Complete a spreadsheet to provide a snapshot of the business forecast. This is useful to see what to expect in the coming months. When putting projected income figures in, it makes you insecure about where those numbers are coming from and what their basis is.
This doubt is helpful because it provides the impetus to be honest about where customers will be found and what income is reasonable to expect.
5] How Will the Business Be Presented?
The business will require a website. What type of website depends on a number of factors. Are you offering professional services like a web designer, a photographer, an artist, or something else that can be visually presented?
If you are, then a portfolio platform is going to be a good choice to make your visual content look impactful to the viewer. When you’re going to provide mainstream services that aren’t visual, then a regular website is probably what’s required.
With a mainstream business, a standard website is required. This can be produced by a web designer. It’s important to register a domain name and have web hosting for the site so that it has its own location on the web.
These types of sites are mostly about the written word and aren’t very visual. They may have images or video embedded in some of the pages, but most of the communication is through the written copy.
A visual business for this interpretation is one where it’s often about a creative or other business person with what they offer shown visually. For instance, if you’re going to be a freelancer photographer, then a website that beautifully shows your best shots and makes perusing them very smooth is going to lead to more business leads.
By extension, when your website looks the part, so do you.
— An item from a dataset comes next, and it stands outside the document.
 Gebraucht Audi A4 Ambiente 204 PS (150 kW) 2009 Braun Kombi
For a portfolio platform, Format offers many excellent features that will interest anyone running a visual business. There’s a feature to let you create online portfolio sites to get the right look for your business. Clients can view product samples or photos and pick out their favorites.
Grabbing photos uploaded previously on Instagram to add into the portfolio happens in a snap. Or you can edit images in Adobe Lightroom and update the online portfolio with the click of a button.
Using a custom designed portfolio platform makes these kinds of features integrated possible where a mainstream business website would struggle.
A Few Other Things…
Don’t forget to set up a suitable work environment at home before you begin. It’s often overlooked, but it makes a huge difference on how productive you’ll be. Focus on reducing any external noise factors using soundproofing.
If you have kids at home, make time for them and set time blocks where they understand not to disturb you unless they have a problem.
Ensure the office has sufficient lighting and the seating is comfortable to use for extended periods. You’ll be working in the office for a good few hours a day, so it must be a pleasant environment conducive to getting things done.